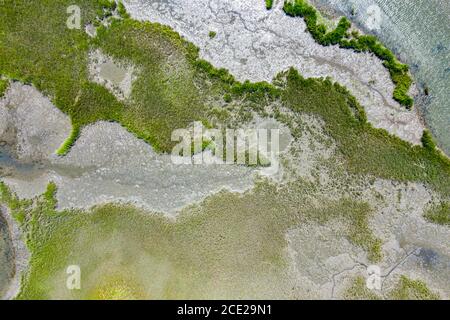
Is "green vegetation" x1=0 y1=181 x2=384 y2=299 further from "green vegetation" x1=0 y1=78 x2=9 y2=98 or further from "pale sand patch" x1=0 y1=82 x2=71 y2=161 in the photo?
"green vegetation" x1=0 y1=78 x2=9 y2=98

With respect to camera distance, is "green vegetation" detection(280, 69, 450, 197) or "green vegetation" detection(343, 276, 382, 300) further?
"green vegetation" detection(280, 69, 450, 197)

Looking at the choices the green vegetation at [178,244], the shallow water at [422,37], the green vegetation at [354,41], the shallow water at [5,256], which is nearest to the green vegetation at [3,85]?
the green vegetation at [178,244]

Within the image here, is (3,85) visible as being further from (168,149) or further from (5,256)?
(168,149)

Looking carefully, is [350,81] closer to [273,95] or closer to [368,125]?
[368,125]

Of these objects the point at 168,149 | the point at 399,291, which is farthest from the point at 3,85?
the point at 399,291

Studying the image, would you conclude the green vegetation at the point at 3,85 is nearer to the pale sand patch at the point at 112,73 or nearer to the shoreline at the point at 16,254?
the pale sand patch at the point at 112,73

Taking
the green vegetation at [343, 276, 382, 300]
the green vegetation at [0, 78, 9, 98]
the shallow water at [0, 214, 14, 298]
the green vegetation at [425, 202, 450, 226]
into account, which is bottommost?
the green vegetation at [343, 276, 382, 300]

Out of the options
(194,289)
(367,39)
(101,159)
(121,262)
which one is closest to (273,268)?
(194,289)

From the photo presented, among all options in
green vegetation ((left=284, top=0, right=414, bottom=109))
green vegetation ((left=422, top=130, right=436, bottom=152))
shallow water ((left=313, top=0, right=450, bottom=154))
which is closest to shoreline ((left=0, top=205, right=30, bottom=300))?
green vegetation ((left=284, top=0, right=414, bottom=109))
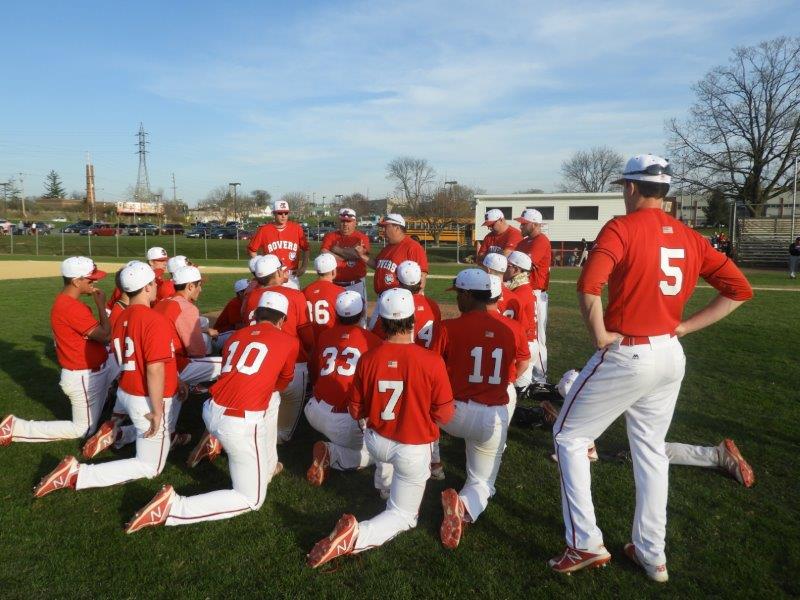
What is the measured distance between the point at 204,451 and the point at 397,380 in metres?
2.33

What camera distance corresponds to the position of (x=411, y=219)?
54.1m

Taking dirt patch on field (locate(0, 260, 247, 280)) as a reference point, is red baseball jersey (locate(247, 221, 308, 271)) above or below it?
above

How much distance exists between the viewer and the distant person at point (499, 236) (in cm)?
776

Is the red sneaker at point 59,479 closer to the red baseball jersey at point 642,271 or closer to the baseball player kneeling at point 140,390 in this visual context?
the baseball player kneeling at point 140,390

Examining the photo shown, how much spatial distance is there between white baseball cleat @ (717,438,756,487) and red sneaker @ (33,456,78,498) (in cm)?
528

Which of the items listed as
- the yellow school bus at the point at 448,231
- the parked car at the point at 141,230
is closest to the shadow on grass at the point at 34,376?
the yellow school bus at the point at 448,231

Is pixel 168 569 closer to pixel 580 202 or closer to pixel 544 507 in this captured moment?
pixel 544 507

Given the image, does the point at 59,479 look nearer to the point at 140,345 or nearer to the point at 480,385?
the point at 140,345

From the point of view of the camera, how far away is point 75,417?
5.47 metres

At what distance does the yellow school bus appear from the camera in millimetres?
48750

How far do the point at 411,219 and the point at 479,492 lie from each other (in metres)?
50.9

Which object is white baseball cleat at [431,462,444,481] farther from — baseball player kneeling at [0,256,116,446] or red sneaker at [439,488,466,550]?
baseball player kneeling at [0,256,116,446]

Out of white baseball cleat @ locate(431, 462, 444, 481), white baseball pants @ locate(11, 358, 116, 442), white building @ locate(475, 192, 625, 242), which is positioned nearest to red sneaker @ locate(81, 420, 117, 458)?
white baseball pants @ locate(11, 358, 116, 442)

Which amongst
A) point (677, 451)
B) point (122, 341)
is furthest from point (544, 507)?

=-=-=-=-=

EXERCISE:
Copy all of the entries above word for word, but leave out the pictures.

FINAL RESULT:
Is "green vegetation" x1=0 y1=181 x2=384 y2=299 further from "green vegetation" x1=0 y1=78 x2=9 y2=98 or further from "pale sand patch" x1=0 y1=82 x2=71 y2=161 in the photo?
"green vegetation" x1=0 y1=78 x2=9 y2=98

With respect to camera distance, is "green vegetation" detection(280, 69, 450, 197) or "green vegetation" detection(343, 276, 382, 300) further?
"green vegetation" detection(280, 69, 450, 197)

Looking at the choices the green vegetation at [178,244], the shallow water at [422,37], the green vegetation at [354,41], the shallow water at [5,256], which is nearest to the green vegetation at [3,85]?
the green vegetation at [178,244]

Within the image here, is (3,85) visible as being further from (168,149) or further from (5,256)?
(168,149)

Looking carefully, is [350,81] closer to [273,95] or closer to [368,125]?
[368,125]

Of these objects the point at 168,149 | the point at 399,291, which is farthest from the point at 3,85?
the point at 399,291

Studying the image, would you conclude the green vegetation at the point at 3,85 is nearer to the pale sand patch at the point at 112,73 or nearer to the shoreline at the point at 16,254?
the pale sand patch at the point at 112,73

Taking
the green vegetation at [343, 276, 382, 300]
the green vegetation at [0, 78, 9, 98]
the shallow water at [0, 214, 14, 298]
the green vegetation at [425, 202, 450, 226]
into account, which is bottommost?
the green vegetation at [343, 276, 382, 300]

Out of the options
(194,289)
(367,39)
(101,159)
(121,262)
which one is closest to (273,268)?
(194,289)

From the photo presented, among all options in
green vegetation ((left=284, top=0, right=414, bottom=109))
green vegetation ((left=422, top=130, right=436, bottom=152))
shallow water ((left=313, top=0, right=450, bottom=154))
which is closest to shoreline ((left=0, top=205, right=30, bottom=300))?
green vegetation ((left=284, top=0, right=414, bottom=109))
What is the measured distance between the point at 204,451 and the point at 397,380 in metres?
2.33

What camera distance corresponds to the position of (x=411, y=219)?
54.1m

Taking dirt patch on field (locate(0, 260, 247, 280)) as a reference point, is red baseball jersey (locate(247, 221, 308, 271)) above or below it?
above

How much distance exists between the viewer and the distant person at point (499, 236) (in cm)?
776

Is the red sneaker at point 59,479 closer to the red baseball jersey at point 642,271 or closer to the baseball player kneeling at point 140,390 in this visual context?
the baseball player kneeling at point 140,390

Examining the photo shown, how much spatial distance is there between white baseball cleat @ (717,438,756,487) and red sneaker @ (33,456,78,498) (in cm)?
528

Which of the items listed as
- the yellow school bus at the point at 448,231
- the parked car at the point at 141,230
is closest to the shadow on grass at the point at 34,376?
the yellow school bus at the point at 448,231

Is pixel 168 569 closer to pixel 580 202 or closer to pixel 544 507 in this captured moment?
pixel 544 507

Given the image, does the point at 59,479 look nearer to the point at 140,345 or nearer to the point at 480,385?
the point at 140,345

From the point of view of the camera, how far away is point 75,417?
5.47 metres

At what distance does the yellow school bus appear from the camera in millimetres?
48750

How far do the point at 411,219 and the point at 479,492 lie from each other (in metres)?
50.9

Which object is white baseball cleat at [431,462,444,481] farther from — baseball player kneeling at [0,256,116,446] or red sneaker at [439,488,466,550]?
baseball player kneeling at [0,256,116,446]

Out of white baseball cleat @ locate(431, 462, 444, 481), white baseball pants @ locate(11, 358, 116, 442), white building @ locate(475, 192, 625, 242), which is positioned nearest to red sneaker @ locate(81, 420, 117, 458)?
white baseball pants @ locate(11, 358, 116, 442)

Which amongst
A) point (677, 451)
B) point (122, 341)
is furthest from point (544, 507)?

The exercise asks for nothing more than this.